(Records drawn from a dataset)
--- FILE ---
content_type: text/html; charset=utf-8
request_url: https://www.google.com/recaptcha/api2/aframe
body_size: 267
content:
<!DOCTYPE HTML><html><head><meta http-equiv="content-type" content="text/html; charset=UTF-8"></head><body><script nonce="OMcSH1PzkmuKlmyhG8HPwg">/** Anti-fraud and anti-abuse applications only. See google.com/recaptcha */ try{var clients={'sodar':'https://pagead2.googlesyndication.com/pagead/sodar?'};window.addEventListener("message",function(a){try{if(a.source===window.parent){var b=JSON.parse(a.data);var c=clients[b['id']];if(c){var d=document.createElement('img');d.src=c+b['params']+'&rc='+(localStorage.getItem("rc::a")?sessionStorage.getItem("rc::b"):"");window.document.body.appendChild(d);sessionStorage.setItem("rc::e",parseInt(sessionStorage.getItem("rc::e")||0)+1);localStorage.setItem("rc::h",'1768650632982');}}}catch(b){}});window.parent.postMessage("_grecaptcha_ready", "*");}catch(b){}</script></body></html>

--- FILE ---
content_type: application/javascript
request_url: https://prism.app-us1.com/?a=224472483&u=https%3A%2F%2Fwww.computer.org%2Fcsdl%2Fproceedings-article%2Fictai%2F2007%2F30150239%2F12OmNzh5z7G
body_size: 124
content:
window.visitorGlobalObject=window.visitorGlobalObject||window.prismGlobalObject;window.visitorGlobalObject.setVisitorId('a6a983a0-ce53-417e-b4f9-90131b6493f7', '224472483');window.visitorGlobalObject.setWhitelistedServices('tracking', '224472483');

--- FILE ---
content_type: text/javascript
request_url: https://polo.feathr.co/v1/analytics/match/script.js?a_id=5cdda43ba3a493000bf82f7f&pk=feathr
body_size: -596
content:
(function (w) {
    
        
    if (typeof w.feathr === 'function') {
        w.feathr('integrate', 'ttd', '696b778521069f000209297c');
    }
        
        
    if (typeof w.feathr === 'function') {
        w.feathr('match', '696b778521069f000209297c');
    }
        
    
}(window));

TASK STATEMENT
The response must consist of all the data, reproduced without alteration.

SOLUTION FOR THIS TASK
--- FILE ---
content_type: text/html; charset=utf-8
request_url: https://www.google.com/recaptcha/api2/aframe
body_size: 267
content:
<!DOCTYPE HTML><html><head><meta http-equiv="content-type" content="text/html; charset=UTF-8"></head><body><script nonce="OMcSH1PzkmuKlmyhG8HPwg">/** Anti-fraud and anti-abuse applications only. See google.com/recaptcha */ try{var clients={'sodar':'https://pagead2.googlesyndication.com/pagead/sodar?'};window.addEventListener("message",function(a){try{if(a.source===window.parent){var b=JSON.parse(a.data);var c=clients[b['id']];if(c){var d=document.createElement('img');d.src=c+b['params']+'&rc='+(localStorage.getItem("rc::a")?sessionStorage.getItem("rc::b"):"");window.document.body.appendChild(d);sessionStorage.setItem("rc::e",parseInt(sessionStorage.getItem("rc::e")||0)+1);localStorage.setItem("rc::h",'1768650632982');}}}catch(b){}});window.parent.postMessage("_grecaptcha_ready", "*");}catch(b){}</script></body></html>

--- FILE ---
content_type: application/javascript
request_url: https://prism.app-us1.com/?a=224472483&u=https%3A%2F%2Fwww.computer.org%2Fcsdl%2Fproceedings-article%2Fictai%2F2007%2F30150239%2F12OmNzh5z7G
body_size: 124
content:
window.visitorGlobalObject=window.visitorGlobalObject||window.prismGlobalObject;window.visitorGlobalObject.setVisitorId('a6a983a0-ce53-417e-b4f9-90131b6493f7', '224472483');window.visitorGlobalObject.setWhitelistedServices('tracking', '224472483');

--- FILE ---
content_type: text/javascript
request_url: https://polo.feathr.co/v1/analytics/match/script.js?a_id=5cdda43ba3a493000bf82f7f&pk=feathr
body_size: -596
content:
(function (w) {
    
        
    if (typeof w.feathr === 'function') {
        w.feathr('integrate', 'ttd', '696b778521069f000209297c');
    }
        
        
    if (typeof w.feathr === 'function') {
        w.feathr('match', '696b778521069f000209297c');
    }
        
    
}(window));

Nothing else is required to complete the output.